Bryant was 22 and in his fourth season. Hill was 28 and in his sixth – and final – season with the Pistons. The front-office dynamics of both teams were in flux at the time and lend credence to the possibility that the trade actually might have been made.

From the Lakers end, icon Jerry West – “The Logo” – was in what became his final season as Lakers general manager, ending a magnificent 40-year run as player, coach and executive, with the first and last of those three chapters among the greatest ever authored. There was friction between West and Jackson, rumored at the time but conclusively validated by West’s abrupt departure after Jackson’s initial season.

From the Pistons end, Joe Dumars was in an unusual apprentice year before his scheduled ascent to president of basketball operations after that 1999-00 season. Rick Sund was general manager at the time but fully aware he was grooming Dumars to be his successor. Dumars, in fact, had resisted owner Bill Davidson’s offer to install him as GM immediately upon his retirement as a player after the 1998-99 season, Dumars feeling he needed a year of separation from the roster he’d just left as a player to manage as an executive.

So, in effect, the two power centers involved in trade talks were not the general managers, West and Sund, but the Lakers coach and the Pistons second in command. Hear again the phrasing Jackson uses: “Of course, Jerry told me about the conversation. And, for a few minutes, I thought about taking the Pistons up on an offer they made …”

“I” thought about taking the Pistons up on an offer they made. In Jackson’s mind, it’s clear: He had the authority to swing that trade. Given that West left in the middle of a contract, it’s fair to extrapolate that West felt marginalized by Jackson’s presence, too, with speculation that Jackson’s public relationship with Jeannie Buss, now Lakers chief executive and then moving into a position of authority in the front office helmed by her father, owner Jerry Buss.
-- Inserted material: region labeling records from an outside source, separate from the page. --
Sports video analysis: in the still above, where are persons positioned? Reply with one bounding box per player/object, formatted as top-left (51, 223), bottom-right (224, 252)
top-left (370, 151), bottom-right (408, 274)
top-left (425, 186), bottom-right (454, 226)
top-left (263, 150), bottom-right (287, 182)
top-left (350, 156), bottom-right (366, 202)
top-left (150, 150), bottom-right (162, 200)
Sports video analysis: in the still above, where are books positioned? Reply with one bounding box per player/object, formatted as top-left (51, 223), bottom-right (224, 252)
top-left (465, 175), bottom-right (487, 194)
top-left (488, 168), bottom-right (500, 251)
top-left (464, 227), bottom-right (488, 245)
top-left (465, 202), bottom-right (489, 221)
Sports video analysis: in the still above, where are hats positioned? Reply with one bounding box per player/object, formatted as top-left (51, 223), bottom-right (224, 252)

It also makes sense that Dumars would have been intrigued by moving on from Hill a year ahead of his free agency. Dumars mentored Hill when the Pistons drafted him in 1994 – though Hill after four years at Duke needed precious little mentoring – at the request of his father, ex-Cowboys great Calvin Hill. So Dumars probably had pinpoint insight into Hill’s thinking and his frustration after having such overwhelming expectations placed on him and not achieving much in the way of team success despite spectacular individual achievement.

Dumars, in other words, probably had an inkling Hill was intent on leaving as a free agent in July 2000 and wanted to get ahead of the challenge that would create for a newly hired executive by dealing for the younger Bryant. Two years later, Dumars pulled a stunning trade shortly before training camp was to open, dealing leading scorer Jerry Stackhouse – one year ahead of his free agency – to Washington for a younger player at the same position, Rip Hamilton. That was the blueprint for a 1999 Hill-for-Bryant trade.

What might have happened if Jackson had pushed for the trade is anyone’s guess. Hill’s departure eventually resulted in a sign-and-trade deal with Orlando that netted Ben Wallace, who became the first critical building block in Dumars’ masterful construction of the 2004 NBA champions. The Goin’ to Work Pistons posted seven consecutive 50-win seasons and played in six straight Eastern Conference finals.

With Bryant as the first building block, there’s no way to know how Dumars would have built a roster around him. There’s no way to know if the Pistons would have won multiple titles with a team built around Kobe Bryant – or failed to match the one title that a team begun with Ben Wallace achieved.

But given the career Bryant carved out and the legacy he left before his tragic death in January’s helicopter crash, it unquestionably would have been a fascinating era.